EXERCISE INPUT =
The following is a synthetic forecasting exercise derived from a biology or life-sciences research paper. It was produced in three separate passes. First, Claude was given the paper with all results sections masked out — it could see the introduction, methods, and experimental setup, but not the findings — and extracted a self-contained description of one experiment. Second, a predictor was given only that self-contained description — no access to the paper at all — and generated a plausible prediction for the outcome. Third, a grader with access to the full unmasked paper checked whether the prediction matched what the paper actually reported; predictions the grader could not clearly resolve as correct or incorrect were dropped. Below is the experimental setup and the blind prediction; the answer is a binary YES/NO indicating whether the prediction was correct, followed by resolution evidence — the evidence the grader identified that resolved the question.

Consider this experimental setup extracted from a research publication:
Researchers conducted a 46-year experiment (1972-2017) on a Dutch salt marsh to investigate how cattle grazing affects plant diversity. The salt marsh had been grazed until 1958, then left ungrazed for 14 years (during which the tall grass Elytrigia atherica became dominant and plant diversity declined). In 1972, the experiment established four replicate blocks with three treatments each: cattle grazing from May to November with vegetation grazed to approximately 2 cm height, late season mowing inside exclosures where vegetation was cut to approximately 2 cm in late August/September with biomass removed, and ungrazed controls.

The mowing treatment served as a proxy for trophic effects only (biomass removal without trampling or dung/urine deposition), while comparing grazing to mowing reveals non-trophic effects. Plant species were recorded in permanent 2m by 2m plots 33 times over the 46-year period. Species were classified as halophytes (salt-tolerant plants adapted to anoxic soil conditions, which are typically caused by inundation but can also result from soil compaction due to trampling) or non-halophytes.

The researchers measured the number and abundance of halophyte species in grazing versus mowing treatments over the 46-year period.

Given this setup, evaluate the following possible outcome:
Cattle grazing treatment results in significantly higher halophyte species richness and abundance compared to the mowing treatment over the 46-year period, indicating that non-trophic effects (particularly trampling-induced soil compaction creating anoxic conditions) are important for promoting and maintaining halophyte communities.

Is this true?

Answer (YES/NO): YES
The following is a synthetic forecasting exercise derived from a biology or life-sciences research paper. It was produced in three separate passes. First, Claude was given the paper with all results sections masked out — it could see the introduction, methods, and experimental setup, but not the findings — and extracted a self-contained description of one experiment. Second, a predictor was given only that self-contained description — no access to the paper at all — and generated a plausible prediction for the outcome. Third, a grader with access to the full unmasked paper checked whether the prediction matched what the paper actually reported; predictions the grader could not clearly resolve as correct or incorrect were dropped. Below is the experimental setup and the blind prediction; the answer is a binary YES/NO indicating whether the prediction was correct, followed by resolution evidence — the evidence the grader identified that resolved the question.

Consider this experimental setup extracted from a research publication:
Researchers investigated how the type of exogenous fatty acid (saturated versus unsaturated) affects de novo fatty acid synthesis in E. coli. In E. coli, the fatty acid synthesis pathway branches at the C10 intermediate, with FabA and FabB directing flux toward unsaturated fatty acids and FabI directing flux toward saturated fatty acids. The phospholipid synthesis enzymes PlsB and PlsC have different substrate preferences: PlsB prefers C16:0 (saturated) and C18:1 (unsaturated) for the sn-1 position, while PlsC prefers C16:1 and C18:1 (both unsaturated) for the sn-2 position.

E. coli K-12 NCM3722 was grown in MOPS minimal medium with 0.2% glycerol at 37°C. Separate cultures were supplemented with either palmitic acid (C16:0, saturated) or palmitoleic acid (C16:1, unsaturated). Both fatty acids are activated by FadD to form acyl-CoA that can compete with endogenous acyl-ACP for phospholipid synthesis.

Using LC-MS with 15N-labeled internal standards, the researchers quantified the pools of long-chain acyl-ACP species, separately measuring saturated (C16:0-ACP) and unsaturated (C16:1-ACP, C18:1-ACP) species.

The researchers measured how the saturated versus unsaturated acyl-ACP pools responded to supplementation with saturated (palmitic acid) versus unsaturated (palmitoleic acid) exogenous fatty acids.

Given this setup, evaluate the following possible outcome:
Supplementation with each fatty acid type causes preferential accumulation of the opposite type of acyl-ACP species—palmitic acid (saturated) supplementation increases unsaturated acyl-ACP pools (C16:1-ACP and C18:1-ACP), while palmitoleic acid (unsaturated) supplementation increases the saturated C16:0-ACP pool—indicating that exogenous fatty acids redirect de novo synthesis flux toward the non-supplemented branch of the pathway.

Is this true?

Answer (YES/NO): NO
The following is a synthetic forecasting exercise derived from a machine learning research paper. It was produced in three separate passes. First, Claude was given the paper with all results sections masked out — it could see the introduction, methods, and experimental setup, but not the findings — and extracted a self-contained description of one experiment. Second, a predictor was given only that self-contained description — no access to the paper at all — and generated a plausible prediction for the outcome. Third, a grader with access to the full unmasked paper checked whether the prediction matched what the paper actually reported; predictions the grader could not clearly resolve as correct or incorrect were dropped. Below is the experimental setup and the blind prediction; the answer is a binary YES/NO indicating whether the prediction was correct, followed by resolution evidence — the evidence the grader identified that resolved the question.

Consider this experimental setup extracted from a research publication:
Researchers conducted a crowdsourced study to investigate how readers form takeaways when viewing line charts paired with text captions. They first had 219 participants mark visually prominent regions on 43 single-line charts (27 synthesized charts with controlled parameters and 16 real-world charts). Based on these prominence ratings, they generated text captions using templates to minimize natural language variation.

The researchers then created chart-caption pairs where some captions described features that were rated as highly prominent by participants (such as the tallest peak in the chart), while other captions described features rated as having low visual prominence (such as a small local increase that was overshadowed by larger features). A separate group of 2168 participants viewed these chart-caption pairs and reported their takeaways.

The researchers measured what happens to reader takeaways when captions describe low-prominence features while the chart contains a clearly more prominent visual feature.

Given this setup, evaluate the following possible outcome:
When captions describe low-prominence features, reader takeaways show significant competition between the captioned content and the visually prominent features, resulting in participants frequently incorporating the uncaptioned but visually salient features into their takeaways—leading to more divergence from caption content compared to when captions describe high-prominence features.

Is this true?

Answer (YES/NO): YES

INSTRUCTIONS FOR THE TASK = Return the records exactly, character for character.

ANSWER TO THIS PROBLEM =
The following is a synthetic forecasting exercise derived from a biology or life-sciences research paper. It was produced in three separate passes. First, Claude was given the paper with all results sections masked out — it could see the introduction, methods, and experimental setup, but not the findings — and extracted a self-contained description of one experiment. Second, a predictor was given only that self-contained description — no access to the paper at all — and generated a plausible prediction for the outcome. Third, a grader with access to the full unmasked paper checked whether the prediction matched what the paper actually reported; predictions the grader could not clearly resolve as correct or incorrect were dropped. Below is the experimental setup and the blind prediction; the answer is a binary YES/NO indicating whether the prediction was correct, followed by resolution evidence — the evidence the grader identified that resolved the question.

Consider this experimental setup extracted from a research publication:
Researchers conducted a 46-year experiment (1972-2017) on a Dutch salt marsh to investigate how cattle grazing affects plant diversity. The salt marsh had been grazed until 1958, then left ungrazed for 14 years (during which the tall grass Elytrigia atherica became dominant and plant diversity declined). In 1972, the experiment established four replicate blocks with three treatments each: cattle grazing from May to November with vegetation grazed to approximately 2 cm height, late season mowing inside exclosures where vegetation was cut to approximately 2 cm in late August/September with biomass removed, and ungrazed controls.

The mowing treatment served as a proxy for trophic effects only (biomass removal without trampling or dung/urine deposition), while comparing grazing to mowing reveals non-trophic effects. Plant species were recorded in permanent 2m by 2m plots 33 times over the 46-year period. Species were classified as halophytes (salt-tolerant plants adapted to anoxic soil conditions, which are typically caused by inundation but can also result from soil compaction due to trampling) or non-halophytes.

The researchers measured the number and abundance of halophyte species in grazing versus mowing treatments over the 46-year period.

Given this setup, evaluate the following possible outcome:
Cattle grazing treatment results in significantly higher halophyte species richness and abundance compared to the mowing treatment over the 46-year period, indicating that non-trophic effects (particularly trampling-induced soil compaction creating anoxic conditions) are important for promoting and maintaining halophyte communities.

Is this true?

Answer (YES/NO): YES
The following is a synthetic forecasting exercise derived from a biology or life-sciences research paper. It was produced in three separate passes. First, Claude was given the paper with all results sections masked out — it could see the introduction, methods, and experimental setup, but not the findings — and extracted a self-contained description of one experiment. Second, a predictor was given only that self-contained description — no access to the paper at all — and generated a plausible prediction for the outcome. Third, a grader with access to the full unmasked paper checked whether the prediction matched what the paper actually reported; predictions the grader could not clearly resolve as correct or incorrect were dropped. Below is the experimental setup and the blind prediction; the answer is a binary YES/NO indicating whether the prediction was correct, followed by resolution evidence — the evidence the grader identified that resolved the question.

Consider this experimental setup extracted from a research publication:
Researchers investigated how the type of exogenous fatty acid (saturated versus unsaturated) affects de novo fatty acid synthesis in E. coli. In E. coli, the fatty acid synthesis pathway branches at the C10 intermediate, with FabA and FabB directing flux toward unsaturated fatty acids and FabI directing flux toward saturated fatty acids. The phospholipid synthesis enzymes PlsB and PlsC have different substrate preferences: PlsB prefers C16:0 (saturated) and C18:1 (unsaturated) for the sn-1 position, while PlsC prefers C16:1 and C18:1 (both unsaturated) for the sn-2 position.

E. coli K-12 NCM3722 was grown in MOPS minimal medium with 0.2% glycerol at 37°C. Separate cultures were supplemented with either palmitic acid (C16:0, saturated) or palmitoleic acid (C16:1, unsaturated). Both fatty acids are activated by FadD to form acyl-CoA that can compete with endogenous acyl-ACP for phospholipid synthesis.

Using LC-MS with 15N-labeled internal standards, the researchers quantified the pools of long-chain acyl-ACP species, separately measuring saturated (C16:0-ACP) and unsaturated (C16:1-ACP, C18:1-ACP) species.

The researchers measured how the saturated versus unsaturated acyl-ACP pools responded to supplementation with saturated (palmitic acid) versus unsaturated (palmitoleic acid) exogenous fatty acids.

Given this setup, evaluate the following possible outcome:
Supplementation with each fatty acid type causes preferential accumulation of the opposite type of acyl-ACP species—palmitic acid (saturated) supplementation increases unsaturated acyl-ACP pools (C16:1-ACP and C18:1-ACP), while palmitoleic acid (unsaturated) supplementation increases the saturated C16:0-ACP pool—indicating that exogenous fatty acids redirect de novo synthesis flux toward the non-supplemented branch of the pathway.

Is this true?

Answer (YES/NO): NO
The following is a synthetic forecasting exercise derived from a machine learning research paper. It was produced in three separate passes. First, Claude was given the paper with all results sections masked out — it could see the introduction, methods, and experimental setup, but not the findings — and extracted a self-contained description of one experiment. Second, a predictor was given only that self-contained description — no access to the paper at all — and generated a plausible prediction for the outcome. Third, a grader with access to the full unmasked paper checked whether the prediction matched what the paper actually reported; predictions the grader could not clearly resolve as correct or incorrect were dropped. Below is the experimental setup and the blind prediction; the answer is a binary YES/NO indicating whether the prediction was correct, followed by resolution evidence — the evidence the grader identified that resolved the question.

Consider this experimental setup extracted from a research publication:
Researchers conducted a crowdsourced study to investigate how readers form takeaways when viewing line charts paired with text captions. They first had 219 participants mark visually prominent regions on 43 single-line charts (27 synthesized charts with controlled parameters and 16 real-world charts). Based on these prominence ratings, they generated text captions using templates to minimize natural language variation.

The researchers then created chart-caption pairs where some captions described features that were rated as highly prominent by participants (such as the tallest peak in the chart), while other captions described features rated as having low visual prominence (such as a small local increase that was overshadowed by larger features). A separate group of 2168 participants viewed these chart-caption pairs and reported their takeaways.

The researchers measured what happens to reader takeaways when captions describe low-prominence features while the chart contains a clearly more prominent visual feature.

Given this setup, evaluate the following possible outcome:
When captions describe low-prominence features, reader takeaways show significant competition between the captioned content and the visually prominent features, resulting in participants frequently incorporating the uncaptioned but visually salient features into their takeaways—leading to more divergence from caption content compared to when captions describe high-prominence features.

Is this true?

Answer (YES/NO): YES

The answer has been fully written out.